§ **Directions**:
Write the records out once more, so that nothing differs from the original.

━━━━━━━━━━━━━━━━━━━━━━━━━━━━━━

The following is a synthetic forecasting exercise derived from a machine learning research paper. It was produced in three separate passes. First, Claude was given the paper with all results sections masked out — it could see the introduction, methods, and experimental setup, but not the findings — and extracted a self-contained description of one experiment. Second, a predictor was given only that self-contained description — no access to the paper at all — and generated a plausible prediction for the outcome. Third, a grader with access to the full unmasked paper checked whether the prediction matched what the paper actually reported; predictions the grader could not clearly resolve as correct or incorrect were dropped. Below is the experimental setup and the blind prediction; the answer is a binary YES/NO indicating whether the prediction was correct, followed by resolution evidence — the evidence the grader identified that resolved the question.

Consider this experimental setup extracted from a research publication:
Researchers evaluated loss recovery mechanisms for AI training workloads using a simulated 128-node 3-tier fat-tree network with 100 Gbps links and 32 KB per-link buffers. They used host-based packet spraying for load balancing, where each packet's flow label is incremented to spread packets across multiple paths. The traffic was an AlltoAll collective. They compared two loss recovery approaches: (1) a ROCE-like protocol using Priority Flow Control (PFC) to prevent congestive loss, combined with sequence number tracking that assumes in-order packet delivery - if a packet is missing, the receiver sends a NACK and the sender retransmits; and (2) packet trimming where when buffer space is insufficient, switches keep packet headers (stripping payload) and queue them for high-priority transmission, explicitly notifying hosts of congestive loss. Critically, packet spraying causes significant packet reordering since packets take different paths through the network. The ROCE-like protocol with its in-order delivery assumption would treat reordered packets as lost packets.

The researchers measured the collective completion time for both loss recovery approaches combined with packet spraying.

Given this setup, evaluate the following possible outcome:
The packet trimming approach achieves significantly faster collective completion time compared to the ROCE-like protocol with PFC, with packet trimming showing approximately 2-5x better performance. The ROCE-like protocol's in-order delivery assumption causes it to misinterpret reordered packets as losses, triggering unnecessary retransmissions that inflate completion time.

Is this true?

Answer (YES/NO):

━━━━━━━━━━━━━━━━━━━━━━━━━━━━━━

§ **Output of the exercise**:
The following is a synthetic forecasting exercise derived from a machine learning research paper. It was produced in three separate passes. First, Claude was given the paper with all results sections masked out — it could see the introduction, methods, and experimental setup, but not the findings — and extracted a self-contained description of one experiment. Second, a predictor was given only that self-contained description — no access to the paper at all — and generated a plausible prediction for the outcome. Third, a grader with access to the full unmasked paper checked whether the prediction matched what the paper actually reported; predictions the grader could not clearly resolve as correct or incorrect were dropped. Below is the experimental setup and the blind prediction; the answer is a binary YES/NO indicating whether the prediction was correct, followed by resolution evidence — the evidence the grader identified that resolved the question.

Consider this experimental setup extracted from a research publication:
Researchers evaluated loss recovery mechanisms for AI training workloads using a simulated 128-node 3-tier fat-tree network with 100 Gbps links and 32 KB per-link buffers. They used host-based packet spraying for load balancing, where each packet's flow label is incremented to spread packets across multiple paths. The traffic was an AlltoAll collective. They compared two loss recovery approaches: (1) a ROCE-like protocol using Priority Flow Control (PFC) to prevent congestive loss, combined with sequence number tracking that assumes in-order packet delivery - if a packet is missing, the receiver sends a NACK and the sender retransmits; and (2) packet trimming where when buffer space is insufficient, switches keep packet headers (stripping payload) and queue them for high-priority transmission, explicitly notifying hosts of congestive loss. Critically, packet spraying causes significant packet reordering since packets take different paths through the network. The ROCE-like protocol with its in-order delivery assumption would treat reordered packets as lost packets.

The researchers measured the collective completion time for both loss recovery approaches combined with packet spraying.

Given this setup, evaluate the following possible outcome:
The packet trimming approach achieves significantly faster collective completion time compared to the ROCE-like protocol with PFC, with packet trimming showing approximately 2-5x better performance. The ROCE-like protocol's in-order delivery assumption causes it to misinterpret reordered packets as losses, triggering unnecessary retransmissions that inflate completion time.

Is this true?

Answer (YES/NO):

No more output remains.